■ What is expected: Transcribe all of the records precisely as they are presented.

Records from a data collection:
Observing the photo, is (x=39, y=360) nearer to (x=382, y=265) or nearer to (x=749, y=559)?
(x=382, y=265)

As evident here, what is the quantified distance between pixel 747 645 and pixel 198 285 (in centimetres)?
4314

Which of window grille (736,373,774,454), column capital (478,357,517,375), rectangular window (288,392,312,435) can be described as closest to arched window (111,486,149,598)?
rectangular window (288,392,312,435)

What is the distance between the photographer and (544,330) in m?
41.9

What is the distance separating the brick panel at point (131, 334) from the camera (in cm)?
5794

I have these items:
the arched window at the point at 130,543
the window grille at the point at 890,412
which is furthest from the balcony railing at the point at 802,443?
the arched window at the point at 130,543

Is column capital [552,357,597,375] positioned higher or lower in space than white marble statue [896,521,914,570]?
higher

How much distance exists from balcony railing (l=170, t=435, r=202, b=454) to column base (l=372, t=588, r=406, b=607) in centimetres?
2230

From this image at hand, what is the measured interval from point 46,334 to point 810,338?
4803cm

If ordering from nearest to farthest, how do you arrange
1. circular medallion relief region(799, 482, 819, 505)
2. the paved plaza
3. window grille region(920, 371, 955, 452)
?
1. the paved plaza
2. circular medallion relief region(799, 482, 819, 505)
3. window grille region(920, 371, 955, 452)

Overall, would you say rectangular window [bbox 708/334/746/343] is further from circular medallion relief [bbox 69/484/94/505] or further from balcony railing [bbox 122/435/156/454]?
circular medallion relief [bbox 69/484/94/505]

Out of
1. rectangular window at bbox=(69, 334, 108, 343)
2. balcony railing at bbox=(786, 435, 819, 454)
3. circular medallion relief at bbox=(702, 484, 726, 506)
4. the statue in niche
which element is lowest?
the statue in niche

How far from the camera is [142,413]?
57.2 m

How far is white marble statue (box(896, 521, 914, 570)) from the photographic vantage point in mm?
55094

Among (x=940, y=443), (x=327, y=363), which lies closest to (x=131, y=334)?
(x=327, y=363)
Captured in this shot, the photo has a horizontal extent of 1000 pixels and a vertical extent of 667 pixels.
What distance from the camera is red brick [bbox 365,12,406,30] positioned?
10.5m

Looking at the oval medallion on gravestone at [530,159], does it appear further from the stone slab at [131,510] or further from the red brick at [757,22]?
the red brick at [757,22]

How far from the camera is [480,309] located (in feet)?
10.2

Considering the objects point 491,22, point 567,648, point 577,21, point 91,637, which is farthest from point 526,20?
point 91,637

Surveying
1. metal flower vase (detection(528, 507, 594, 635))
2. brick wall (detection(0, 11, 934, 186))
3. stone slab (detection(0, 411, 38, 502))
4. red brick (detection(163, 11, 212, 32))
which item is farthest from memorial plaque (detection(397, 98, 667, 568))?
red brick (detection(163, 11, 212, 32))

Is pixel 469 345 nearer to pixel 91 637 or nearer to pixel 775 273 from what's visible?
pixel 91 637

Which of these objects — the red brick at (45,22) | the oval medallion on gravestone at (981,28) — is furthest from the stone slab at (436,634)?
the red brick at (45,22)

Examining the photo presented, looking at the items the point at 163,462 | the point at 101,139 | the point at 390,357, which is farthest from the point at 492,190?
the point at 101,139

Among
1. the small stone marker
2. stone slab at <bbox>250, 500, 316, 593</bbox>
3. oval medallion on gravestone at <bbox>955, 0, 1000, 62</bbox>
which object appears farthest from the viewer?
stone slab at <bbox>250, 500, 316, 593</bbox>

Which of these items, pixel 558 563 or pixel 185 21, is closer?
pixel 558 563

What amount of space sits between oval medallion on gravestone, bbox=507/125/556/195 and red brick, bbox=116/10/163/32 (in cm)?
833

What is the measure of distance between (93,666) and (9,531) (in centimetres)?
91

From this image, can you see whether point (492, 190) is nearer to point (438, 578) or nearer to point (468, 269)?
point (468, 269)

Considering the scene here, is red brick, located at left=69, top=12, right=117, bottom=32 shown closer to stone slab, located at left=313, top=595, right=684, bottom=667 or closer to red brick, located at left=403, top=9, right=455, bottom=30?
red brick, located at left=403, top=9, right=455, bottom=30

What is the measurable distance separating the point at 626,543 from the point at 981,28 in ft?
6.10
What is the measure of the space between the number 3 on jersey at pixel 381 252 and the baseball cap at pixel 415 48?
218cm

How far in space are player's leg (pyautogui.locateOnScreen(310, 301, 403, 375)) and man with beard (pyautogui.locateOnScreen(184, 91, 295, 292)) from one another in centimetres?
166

■ The output:
Observing the photo, is (x=39, y=360) nearer to (x=382, y=265) or nearer to (x=749, y=559)?
(x=382, y=265)

As evident here, what is the quantified distance between pixel 747 645 and pixel 198 285 (in centimetres)?
4314

Which of window grille (736,373,774,454), column capital (478,357,517,375), rectangular window (288,392,312,435) can be described as closest to arched window (111,486,149,598)?
rectangular window (288,392,312,435)

What is the distance between the photographer and (544,330) in m?
41.9

What is the distance separating the brick panel at point (131, 334) from the camera (in cm)?
5794

I have these items:
the arched window at the point at 130,543
the window grille at the point at 890,412
which is furthest from the balcony railing at the point at 802,443?
the arched window at the point at 130,543

Is column capital [552,357,597,375] positioned higher or lower in space than white marble statue [896,521,914,570]?
higher

How much distance exists from balcony railing (l=170, t=435, r=202, b=454) to column base (l=372, t=588, r=406, b=607) in centimetres?
2230

From this image at hand, what is the measured interval from point 46,334 to point 810,338?
4803cm

If ordering from nearest to farthest, how do you arrange
1. circular medallion relief region(799, 482, 819, 505)
2. the paved plaza
3. window grille region(920, 371, 955, 452)
?
1. the paved plaza
2. circular medallion relief region(799, 482, 819, 505)
3. window grille region(920, 371, 955, 452)

Overall, would you say rectangular window [bbox 708/334/746/343] is further from circular medallion relief [bbox 69/484/94/505] or further from balcony railing [bbox 122/435/156/454]?
circular medallion relief [bbox 69/484/94/505]

Out of
1. rectangular window at bbox=(69, 334, 108, 343)
2. balcony railing at bbox=(786, 435, 819, 454)
3. circular medallion relief at bbox=(702, 484, 726, 506)
4. the statue in niche
which element is lowest?
the statue in niche

How far from the camera is [142,413]?
57.2 m

How far is white marble statue (box(896, 521, 914, 570)) from the photographic vantage point in mm?
55094

Among (x=940, y=443), (x=327, y=363), which lies closest to (x=131, y=334)?
(x=327, y=363)
Captured in this shot, the photo has a horizontal extent of 1000 pixels and a vertical extent of 667 pixels.
What distance from the camera is red brick [bbox 365,12,406,30] positioned?
10.5m

Looking at the oval medallion on gravestone at [530,159], does it appear further from the stone slab at [131,510] or further from the red brick at [757,22]?
the red brick at [757,22]

How far from the camera is [480,309] located (in feet)?
10.2

Considering the objects point 491,22, point 567,648, point 577,21, point 91,637, which is farthest from point 526,20?
point 91,637

Surveying
1. metal flower vase (detection(528, 507, 594, 635))
2. brick wall (detection(0, 11, 934, 186))
3. stone slab (detection(0, 411, 38, 502))
4. red brick (detection(163, 11, 212, 32))
which item is farthest from memorial plaque (detection(397, 98, 667, 568))?
red brick (detection(163, 11, 212, 32))

Is pixel 469 345 nearer to pixel 91 637 or nearer to pixel 775 273 from what's visible?
pixel 91 637

Which of these objects — the red brick at (45,22) | the oval medallion on gravestone at (981,28) — is furthest from the stone slab at (436,634)?
the red brick at (45,22)

Examining the photo presented, looking at the items the point at 163,462 | the point at 101,139 | the point at 390,357, which is farthest from the point at 492,190?
the point at 101,139

Among
1. the small stone marker
2. stone slab at <bbox>250, 500, 316, 593</bbox>
3. oval medallion on gravestone at <bbox>955, 0, 1000, 62</bbox>
which object appears farthest from the viewer?
stone slab at <bbox>250, 500, 316, 593</bbox>

Which of these items, pixel 558 563 or pixel 185 21, is closer?
pixel 558 563

What amount of space sits between oval medallion on gravestone, bbox=507/125/556/195 and red brick, bbox=116/10/163/32 (in cm)?
833

What is the measure of distance between (93,666) and (9,531) (in centimetres)?
91

From this image, can you see whether point (492, 190) is nearer to point (438, 578) or nearer to point (468, 269)?
point (468, 269)

Considering the scene here, is red brick, located at left=69, top=12, right=117, bottom=32 shown closer to stone slab, located at left=313, top=595, right=684, bottom=667 or closer to red brick, located at left=403, top=9, right=455, bottom=30?
red brick, located at left=403, top=9, right=455, bottom=30

What is the measurable distance separating the point at 626,543 from the point at 981,28 in ft?
6.10
What is the measure of the space between the number 3 on jersey at pixel 381 252 and the baseball cap at pixel 415 48?
218cm

How far in space are player's leg (pyautogui.locateOnScreen(310, 301, 403, 375)) and man with beard (pyautogui.locateOnScreen(184, 91, 295, 292)) from one another in centimetres?
166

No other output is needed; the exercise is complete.